Pour l’année en cours, le gouvernement table sur des prévisions budgétaires très prometteuses.
L’on indique à cet effet que les recettes budgétaires s’établiraient à 2 113,4 milliards de FCFA contre 1 674,1 milliards de FCFA collectés en 2018, soit un accroissement de 26,2%. Cette embellie proviendrait du raffermissement aussi bien des recettes pétrolières que des recettes hors pétrole, en lien avec la bonne tenue de l’activité économique nationale, conjugué à la mise en œuvre d’un dispositif d’amélioration des opérations de collecte des recettes et de rationalisation des exonérations et des régimes de faveur.
Ainsi, la part des recettes budgétaires dans le PIB se renforcerait de 3,8 points à 21,7%. Rapportées au PIB pétrolier, les recettes pétrolières s’amélioreraient de 5,91 points tandis que les recettes hors pétrole se renforceraient de 3,2 points du PIB hors pétrole.
Les dépenses publiques
En 2019, les dépenses budgétaires se renforceraient de 13,2% à 2 019,1 milliards de FCFA par rapport au niveau exécuté en 2018. Cette évolution résulterait de l’accroissement conjoint des dépenses primaires et du règlement des intérêts de la dette publique.
Le renforcement des dépenses primaires proviendrait de la consolidation des dépenses de fonctionnement et des dépenses en capital, nonobstant le repli des autres dépenses primaires. Celui du règlement des intérêts de la dette publique serait dû aux perspectives d’accroissement du paiement des intérêts sur la dette extérieure, malgré la diminution attendue du règlement des intérêts sur la dette intérieure.

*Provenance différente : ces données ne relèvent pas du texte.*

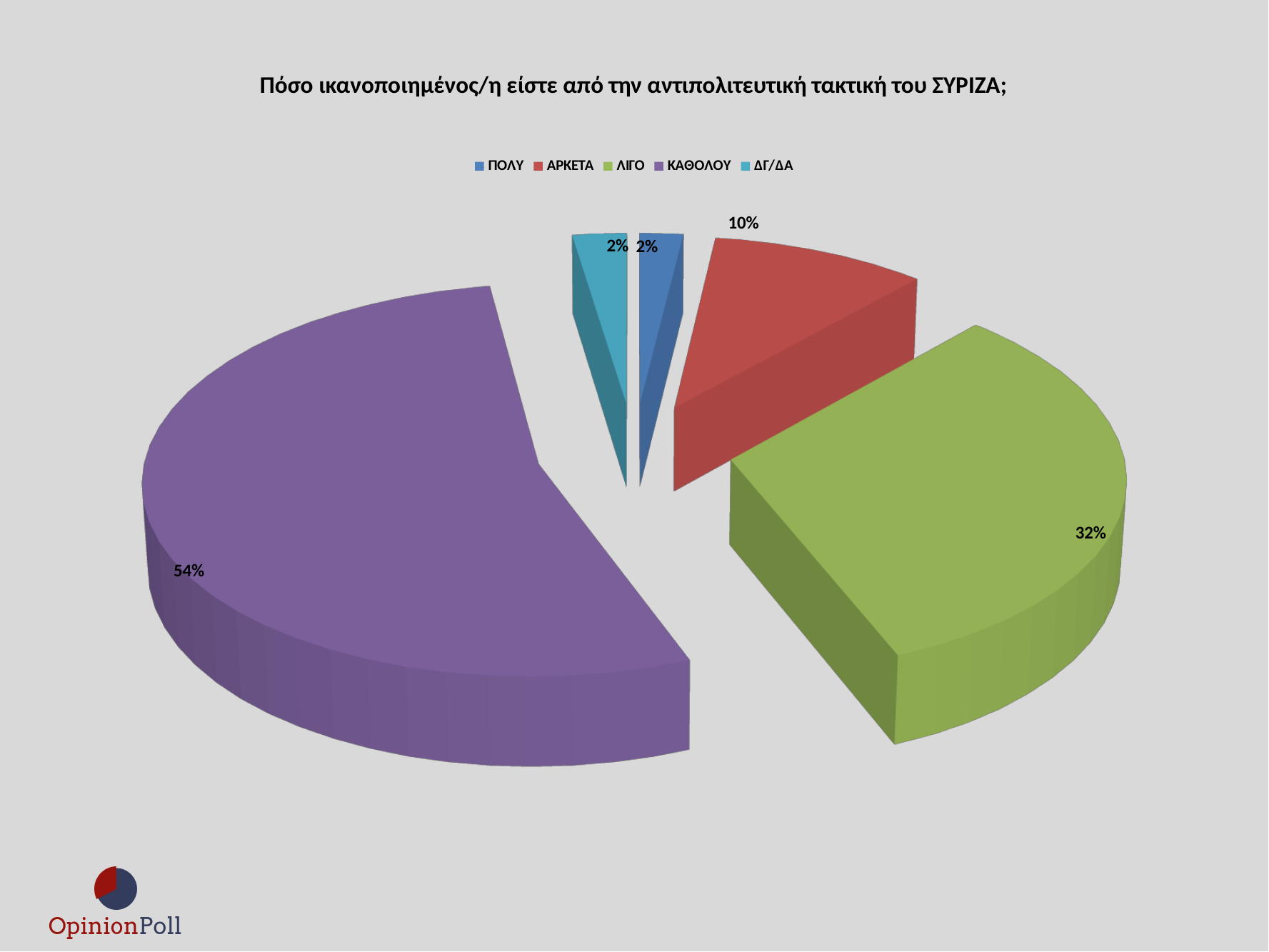
Which is larger, the share for ΑΡΚΕΤΑ or the share for ΛΙΓΟ? ΛΙΓΟ What percentage of respondents answered ΑΡΚΕΤΑ? 10% What percentage of respondents answered ΔΓ/ΔΑ? 2% What is the combined share of ΠΟΛΥ and ΑΡΚΕΤΑ? 12% What type of chart is shown on the slide? Pie chart What colour is the ΚΑΘΟΛΟΥ slice? Purple What percentage of respondents answered ΛΙΓΟ? 32% What percentage of respondents answered ΚΑΘΟΛΟΥ? 54% What is the difference in percentage points between ΚΑΘΟΛΟΥ and ΛΙΓΟ? 22 How many categories does the legend list? 5 What percentage of respondents answered ΠΟΛΥ? 2% Which response category has the largest share of the pie? ΚΑΘΟΛΟΥ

La hausse des dépenses de fonctionnement découlerait du raffermissement des dépenses en biens et services et des dépenses de transfert, en dépit de la maîtrise des dépenses du personnel.
Ainsi, le poids des dépenses de fonctionnement dans le PIB gagnerait 1,2 point pour s’établir à 12,4%. Toutefois, les efforts à entreprendre pour maîtriser les dépenses en personnel permettraient au ratio masse salariale rapportée aux recettes fiscales de perdre 22,7 points pour se situer à 50,6%.
Les dépenses en capital, quant à elles, se renforceraient suite à l’accroissement conjoint des financements sur ressources propres et sur ressources extérieures. Par conséquent, en pourcentage du PIB, les dépenses publiques seraient sensiblement plus financées sur ressources propres que sur ressources extérieures. La part des autres dépenses primaires dans le PIB baisserait de 1,0 point à 1,8%. Celle des intérêts de la dette publique accroîtrait de 0,2 point du PIB.